*** EXTRAIT À LIRE ***
Fragonard, l’étreinte glorieuse

Published 20/09/2015 in Culture

«L’Instant désiré»,1770. La toile, issue de la collection George Ortiz, est la plus forte de celles présentées dans la section «Fragonard et l’imagerie licencieuse». 

Expo

Chantre des plaisirs sensuels et du libertinage, le peintre a été le miroir de son époque, comme en témoigne le foisonnant accrochage déployé au musée du Luxembourg.

«Ainsi tout dissipe le plaisir, et rien n’altère le bonheur.» Ces mots conclusifs de la Reine de Golconde, une brève et merveilleuse nouvelle à succès de 1761 écrite par Boufflers, dissolvent dans le moralisme naissant la tension qui anime le siècle des libertins – lesquels auraient, sagement, dit le contraire : ainsi tout dissipe le bonheur, et rien n’altère le plaisir. Cette tension entre plaisir et bonheur, énergie et sentiment, instant et durée, c’est la vie même, telle que l’évite un monde à la fois trop rapide et trop pesant comme le nôtre. Elle anime l’œuvre de Fragonard, et particulièrement ses huiles, lavis, dessins qui  pratiquent l’amour qu’ils donnent à voir sous toutes ses formes, et qui sont exposés au musée du Luxembourg. Il les peignit et les dessina de 1750 à 1780. S’il faut aller les voir, c’est d’abord pour s’offrir le plus beau des démentis intimes, celui de la sensation intelligente, libertaire, active, aux discours qui cherchent à l’embrigader.

Fusion de l’instant

La fameuse élégance du peintre de Grasse, de ce discret père de famille sans arrivisme et âpre au gain, c’est d’abord ça : une façon de résoudre la tension par le mouvement, la couleur, le geste, comme si plaisir et bonheur pouvaient s’unir et s’alléger l’un l’autre dans le pli d’un drap, la forme d’un nuage, la ligne d’un cou. Le feuillage frémit, le rideau se fend, le sexe s’ouvre, l’oreiller bande et débande, ça jouit, ça violente, ça sourit, ça crie parfois, mais ça ne craint qu’à peine et ça ne pèse jamais. La femme tend son cou à nos regards comme une biche au chasseur, qui est aussi le cerf. Le tableau entier prolonge les êtres soumis au désir, au charme, à la menace, à la résistance, à l’action. «Je peindrais avec mon cul», aurait dit l’artiste, peut-être pour ne pas employer d’autre mot. L’acte du cœur est un acte du corps. Fragonard peint en dansant. C’est le peintre de l’élan.
*** DONNÉES SOURCES ***
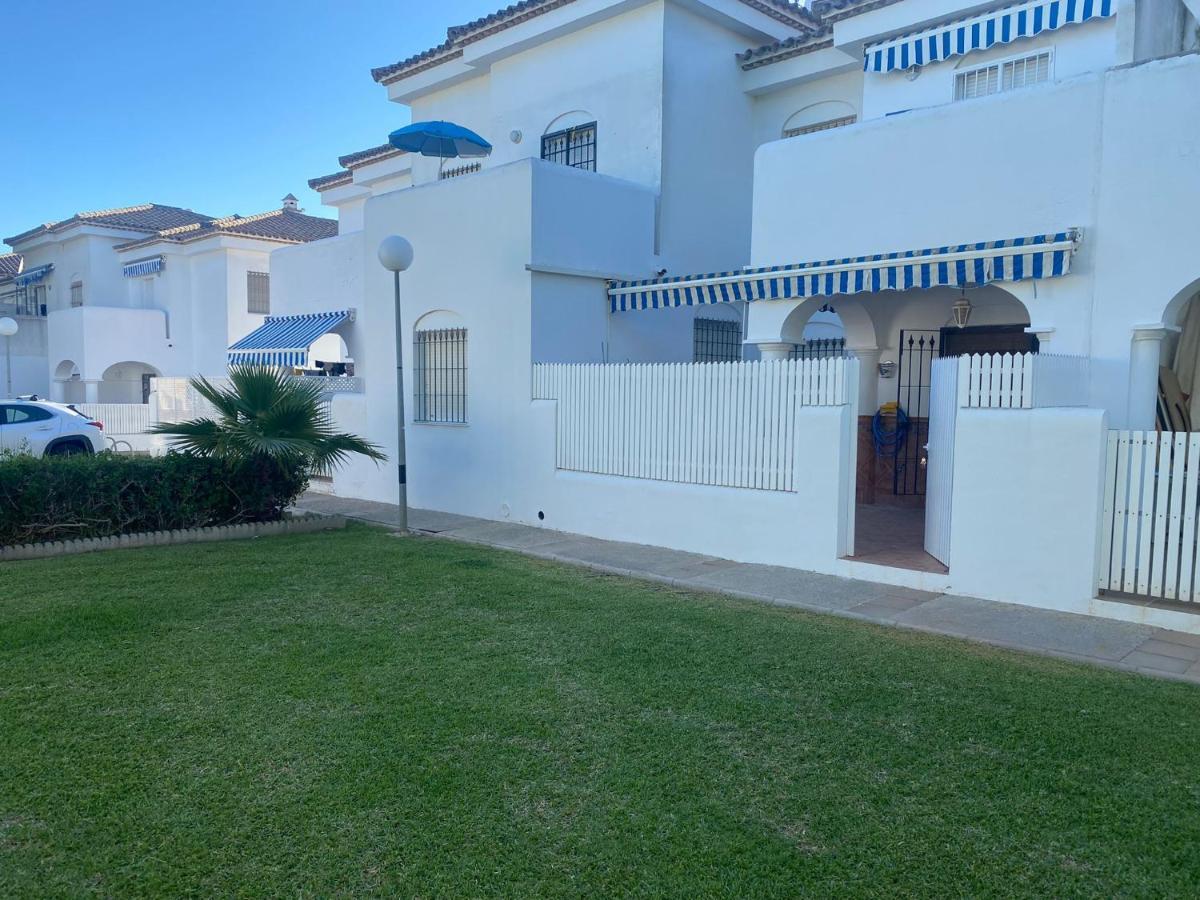 Apartamento La Almadraba Chiclana de la Frontera Dış mekan fotoğraf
***
EXERCICES À FAIRE.
**a)** Résumez sous forme de liste, en plus court, le paragraphe de l'article sur Fragonard qui commence par « Ainsi tout dissipe le plaisir », sans perdre ses faits principaux.
**b)** Recopiez fidèlement le passage de l'article sur Fragonard qui commence à « Chantre des plaisirs » et se termine à « déployé au musée du Luxembourg. ».

EXERCICES CORRIGÉS.
**a)**
- La phrase finale de la Reine de Golconde, nouvelle à succès écrite par Boufflers en 1761, dissout dans le moralisme naissant la tension qui anime le siècle des libertins. Ceux-ci auraient dit le contraire : « tout dissipe le bonheur, et rien n'altère le plaisir ».
- Cette tension entre plaisir et bonheur, énergie et sentiment, instant et durée, c'est la vie même. Notre monde, trop rapide et trop pesant, l'évite.
- Elle anime l'œuvre de Fragonard, en particulier ses huiles, lavis et dessins consacrés à l'amour sous toutes ses formes. Il les a réalisés de 1750 à 1780, et ils sont exposés au musée du Luxembourg.
- Il faut aller les voir d'abord pour leur démenti intime : la sensation intelligente, libertaire et active face aux discours qui cherchent à l'embrigader.

**b)**
Chantre des plaisirs sensuels et du libertinage, le peintre a été le miroir de son époque, comme en témoigne le foisonnant accrochage déployé au musée du Luxembourg.